Высказалась невеста. Хотя ей было очень грустно, но она желала бы, чтобы начали, а то остынет кофе.
Итак, все при динамитных залпах, произведенных с горы, двинулись. Музыкант наканифолил смычок и настроил скрипку. Пастор надел на себя мантию. Шафера пошли вперед. Пастор повел невесту. На ней было черное шелковое платье и белая вуаль с миртовым венком на голове. Она была сильно затянута, и то, что она желала скрыть, было тем очевиднее.
Так двинулось шествие в зал профессора при пиликанье скрипки и при грохоте выстрелов.
Невеста еще последний раз оглянулась назад, надеясь увидеть заблудшего сына; когда ей надо было пройти в дверь, то пастору пришлось чуть ли не тащить ее; она все смотрела назад.
Когда вошли в зал, гости стали вокруг комнаты вдоль стен, как бы образуя охрану для смертного приговора. Брачная пара заняла места на двух стульях, покрытых брюссельским ковром.
Пастор взял в руки книгу, поправил свой воротник и только что собрался откашляться, как невеста опустила свою руку на его.
— Еще одно мгновение! Вероятно, сейчас придет Густав!
В комнате наступила полная тишина; только слышен был скрип сапог и шуршанье накрахмаленных сорочек. Через несколько мгновений и это прекратилось; все друг на друга смотрели; всем стало неловко; многие кашлянули; потом опять стало тихо.
— Теперь мы начнем,— сказал наконец пастор, на котором сосредоточились все взоры.— Дольше ждать мы не можем! Раз его теперь нет, то уж он не придет.
И он начал:
— Возлюбленные христиане, брак установлен самим Богом…

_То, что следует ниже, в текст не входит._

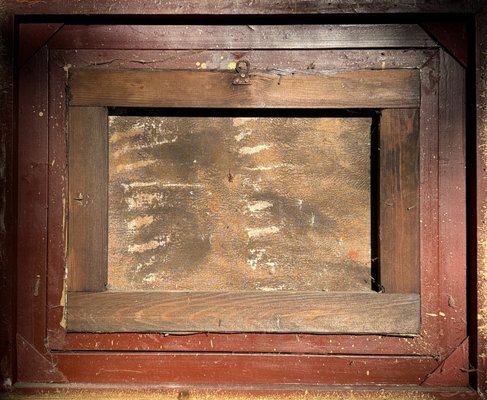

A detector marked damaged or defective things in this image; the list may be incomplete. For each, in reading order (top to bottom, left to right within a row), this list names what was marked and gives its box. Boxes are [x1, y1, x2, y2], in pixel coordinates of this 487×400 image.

splintered wood edge [67, 68, 420, 108]
splintered wood edge [66, 290, 422, 334]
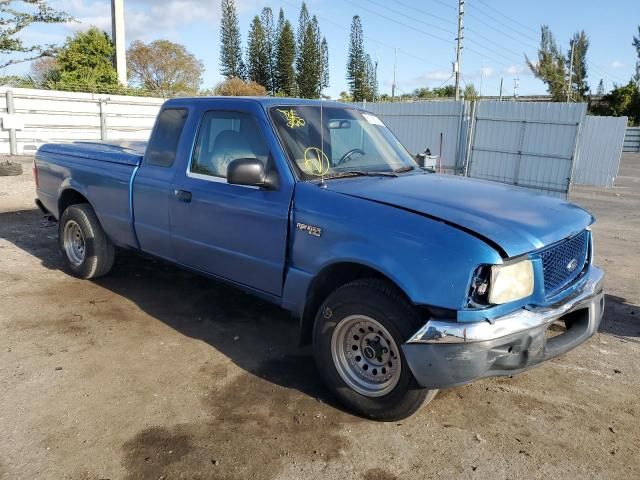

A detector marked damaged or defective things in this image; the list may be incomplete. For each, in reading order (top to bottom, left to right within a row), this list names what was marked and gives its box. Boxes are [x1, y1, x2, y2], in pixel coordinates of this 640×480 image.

Прошло довольно продолжительное время; пожилые женщины нюхали лаванду и плакали; вдруг на дворе раздался треск и звон разбитой посуды. На мгновение служба прекратилась, но вскоре опять продолжалась, только Карлсон что-то тревожно задвигался и взглянул в окно. Но вскоре раздался новый треск: «поф! поф! поф!» Казалось, что откупоривают бутылки шампанского. Парни, стоявшие в дверях, начали лукаво хихикать.